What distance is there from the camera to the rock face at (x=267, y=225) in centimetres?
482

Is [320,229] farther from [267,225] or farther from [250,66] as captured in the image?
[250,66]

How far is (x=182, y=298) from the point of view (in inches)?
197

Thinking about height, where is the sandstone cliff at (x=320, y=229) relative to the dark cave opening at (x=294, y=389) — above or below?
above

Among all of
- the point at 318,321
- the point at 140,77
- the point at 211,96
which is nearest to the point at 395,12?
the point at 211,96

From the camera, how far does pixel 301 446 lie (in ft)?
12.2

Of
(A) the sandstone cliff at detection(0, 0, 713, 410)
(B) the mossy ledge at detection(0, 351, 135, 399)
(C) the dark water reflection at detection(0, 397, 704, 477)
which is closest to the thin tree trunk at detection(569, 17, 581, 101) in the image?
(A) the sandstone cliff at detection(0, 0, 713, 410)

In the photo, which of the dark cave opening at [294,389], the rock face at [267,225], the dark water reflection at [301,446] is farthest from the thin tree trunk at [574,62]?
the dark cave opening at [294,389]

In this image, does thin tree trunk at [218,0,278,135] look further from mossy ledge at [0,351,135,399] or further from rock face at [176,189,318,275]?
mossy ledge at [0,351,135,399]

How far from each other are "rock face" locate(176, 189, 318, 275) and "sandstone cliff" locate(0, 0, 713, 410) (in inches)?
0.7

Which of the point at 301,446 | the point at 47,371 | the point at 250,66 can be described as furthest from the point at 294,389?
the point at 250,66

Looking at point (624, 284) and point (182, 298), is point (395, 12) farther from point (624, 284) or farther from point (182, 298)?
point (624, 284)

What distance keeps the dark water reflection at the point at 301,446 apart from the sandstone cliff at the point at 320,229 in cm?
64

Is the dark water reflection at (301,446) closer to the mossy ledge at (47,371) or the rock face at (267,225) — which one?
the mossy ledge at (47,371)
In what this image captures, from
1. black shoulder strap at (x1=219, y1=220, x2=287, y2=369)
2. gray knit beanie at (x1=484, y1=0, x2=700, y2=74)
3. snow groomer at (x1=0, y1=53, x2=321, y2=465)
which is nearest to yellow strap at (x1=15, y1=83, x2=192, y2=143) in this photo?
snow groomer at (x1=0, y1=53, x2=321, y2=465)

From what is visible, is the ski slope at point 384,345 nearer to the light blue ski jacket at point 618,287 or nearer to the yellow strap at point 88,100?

Request:
Write every line of the entries above as a JSON list of strings, one string per line, omitting blank lines.

Result of this task:
[
  "What distance is there from the camera to the rock face at (x=267, y=225) in centimetres?",
  "482",
  "Is [320,229] farther from [267,225] or farther from [250,66] as captured in the image?",
  "[250,66]",
  "How far is (x=182, y=298) from the point of view (in inches)?",
  "197",
  "Thinking about height, where is the sandstone cliff at (x=320, y=229) relative to the dark cave opening at (x=294, y=389) — above or below?",
  "above",
  "Among all of",
  "- the point at 318,321",
  "- the point at 140,77",
  "- the point at 211,96",
  "which is nearest to the point at 395,12?",
  "the point at 211,96",
  "From the camera, how far does pixel 301 446 lie (in ft)?",
  "12.2",
  "Of",
  "(A) the sandstone cliff at detection(0, 0, 713, 410)",
  "(B) the mossy ledge at detection(0, 351, 135, 399)",
  "(C) the dark water reflection at detection(0, 397, 704, 477)",
  "which is closest to the thin tree trunk at detection(569, 17, 581, 101) in the image?",
  "(A) the sandstone cliff at detection(0, 0, 713, 410)",
  "In the photo, which of the dark cave opening at [294,389], the rock face at [267,225], the dark water reflection at [301,446] is farthest from the thin tree trunk at [574,62]?",
  "the dark cave opening at [294,389]",
  "In this image, does thin tree trunk at [218,0,278,135] look further from mossy ledge at [0,351,135,399] or further from rock face at [176,189,318,275]?",
  "mossy ledge at [0,351,135,399]",
  "How far from each other are \"rock face\" locate(176, 189, 318, 275) and \"sandstone cliff\" locate(0, 0, 713, 410) (in inches)?",
  "0.7",
  "Which of the point at 301,446 | the point at 47,371 | the point at 250,66 can be described as furthest from the point at 294,389?",
  "the point at 250,66",
  "Looking at point (624, 284) and point (182, 298), is point (395, 12) farther from point (624, 284) or farther from point (182, 298)?",
  "point (624, 284)",
  "What distance keeps the dark water reflection at the point at 301,446 apart from the sandstone cliff at the point at 320,229 in cm?",
  "64",
  "Is the dark water reflection at (301,446) closer to the mossy ledge at (47,371) or the rock face at (267,225) — which one?",
  "the mossy ledge at (47,371)",
  "In what this image captures, from",
  "1. black shoulder strap at (x1=219, y1=220, x2=287, y2=369)",
  "2. gray knit beanie at (x1=484, y1=0, x2=700, y2=74)",
  "3. snow groomer at (x1=0, y1=53, x2=321, y2=465)",
  "which is nearest to yellow strap at (x1=15, y1=83, x2=192, y2=143) in this photo?",
  "snow groomer at (x1=0, y1=53, x2=321, y2=465)",
  "From what is visible, is the ski slope at point 384,345 nearer to the light blue ski jacket at point 618,287 or nearer to the yellow strap at point 88,100?"
]